• [Stated goal 1]:
Answer these questions about the test reporting text below:
(a) What package does the pip command install for Allure with pytest?
(b) What do engineers do when they notice coverage drops?
(c) Which command opens a browser with an interactive report?

• [Text excerpt]:
Test Reporting and Dashboards

Making test results visible, actionable, and trackable over time.

Updated Invalid Date·

allure test-reporting dashboards slack junit-xml html-report flaky-tracking

Making test results visible, actionable, and trackable over time.

Why Reporting Matters

"The tests are green" is insufficient information for stakeholders.
Good reporting answers:
  - What was tested, and what wasn't? (coverage)
  - Which tests failed, and why? (actionable failures)
  - Is quality improving over time? (trend)
  - Which tests are unreliable? (flaky test tracking)
  - How fast is the suite? (execution time)

Good reporting changes behaviour:
  Engineers notice when coverage drops → write more tests
  QA notices flaky test trends → investigates and fixes
  Product sees quality metrics → makes prioritisation decisions

Allure Report with pytest

pip install allure-pytest
pytest tests/ --alluredir=./allure-results
allure serve ./allure-results   # opens browser with interactive report
allure generate ./allure-results --clean -o ./allure-report

# Enrich tests with Allure metadata
import allure

@allure.feature("Order Management")

• [Data for the task]:
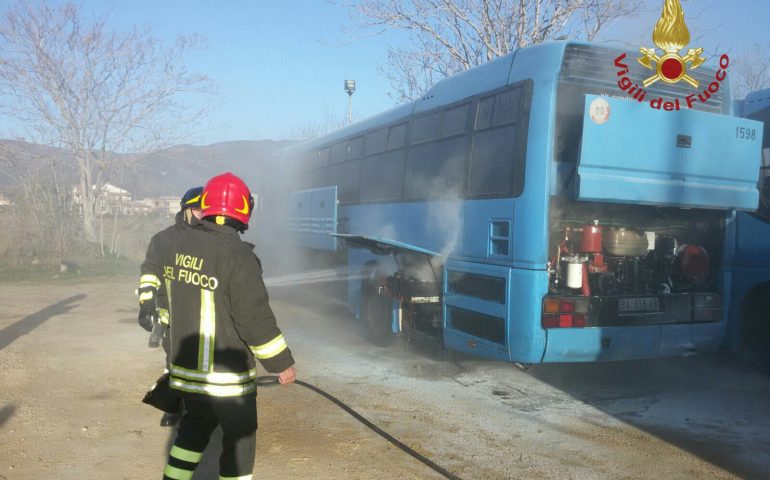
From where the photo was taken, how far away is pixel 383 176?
9102 mm

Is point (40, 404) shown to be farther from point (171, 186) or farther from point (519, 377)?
point (171, 186)

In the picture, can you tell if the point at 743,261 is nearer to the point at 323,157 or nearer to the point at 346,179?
the point at 346,179

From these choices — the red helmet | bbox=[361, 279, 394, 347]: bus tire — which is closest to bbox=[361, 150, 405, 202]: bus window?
bbox=[361, 279, 394, 347]: bus tire

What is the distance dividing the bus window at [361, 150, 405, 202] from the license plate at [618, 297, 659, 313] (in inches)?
133

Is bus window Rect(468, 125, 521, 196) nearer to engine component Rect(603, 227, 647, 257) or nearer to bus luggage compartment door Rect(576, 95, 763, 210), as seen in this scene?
bus luggage compartment door Rect(576, 95, 763, 210)

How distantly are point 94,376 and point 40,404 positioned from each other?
3.54 feet

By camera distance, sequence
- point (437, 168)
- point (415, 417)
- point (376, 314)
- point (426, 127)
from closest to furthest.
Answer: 1. point (415, 417)
2. point (437, 168)
3. point (426, 127)
4. point (376, 314)

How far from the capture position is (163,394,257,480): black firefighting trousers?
10.4ft

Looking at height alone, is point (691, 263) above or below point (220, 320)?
above

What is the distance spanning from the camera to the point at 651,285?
21.4 feet

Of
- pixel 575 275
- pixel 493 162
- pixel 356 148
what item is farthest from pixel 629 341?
pixel 356 148

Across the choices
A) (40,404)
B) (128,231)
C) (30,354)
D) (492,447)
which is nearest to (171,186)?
(128,231)

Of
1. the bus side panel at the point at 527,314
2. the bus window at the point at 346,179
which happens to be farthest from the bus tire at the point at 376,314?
the bus side panel at the point at 527,314

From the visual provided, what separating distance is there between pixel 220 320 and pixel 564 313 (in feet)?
12.1
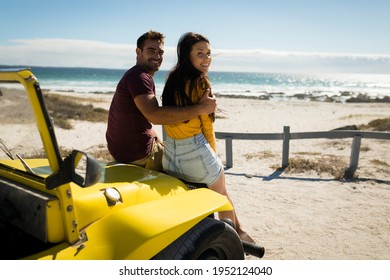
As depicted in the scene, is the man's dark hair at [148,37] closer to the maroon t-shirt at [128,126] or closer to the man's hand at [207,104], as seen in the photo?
the maroon t-shirt at [128,126]

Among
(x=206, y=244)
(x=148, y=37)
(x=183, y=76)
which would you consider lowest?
(x=206, y=244)

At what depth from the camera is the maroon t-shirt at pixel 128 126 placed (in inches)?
120

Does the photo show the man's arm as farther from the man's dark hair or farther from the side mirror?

• [Stated goal 2]: Locate every line in the entries above that contains the word "dark", and copy each of those lines.

• [Exercise output 1]:
(a) allure-pytest
(b) They write more tests.
(c) allure serve ./allure-results

• [Exercise output 2]:
As depicted in the scene, is the man's dark hair at [148,37] closer to the maroon t-shirt at [128,126] or closer to the man's hand at [207,104], as seen in the photo?
Does the photo show the man's arm as farther from the man's dark hair or farther from the side mirror?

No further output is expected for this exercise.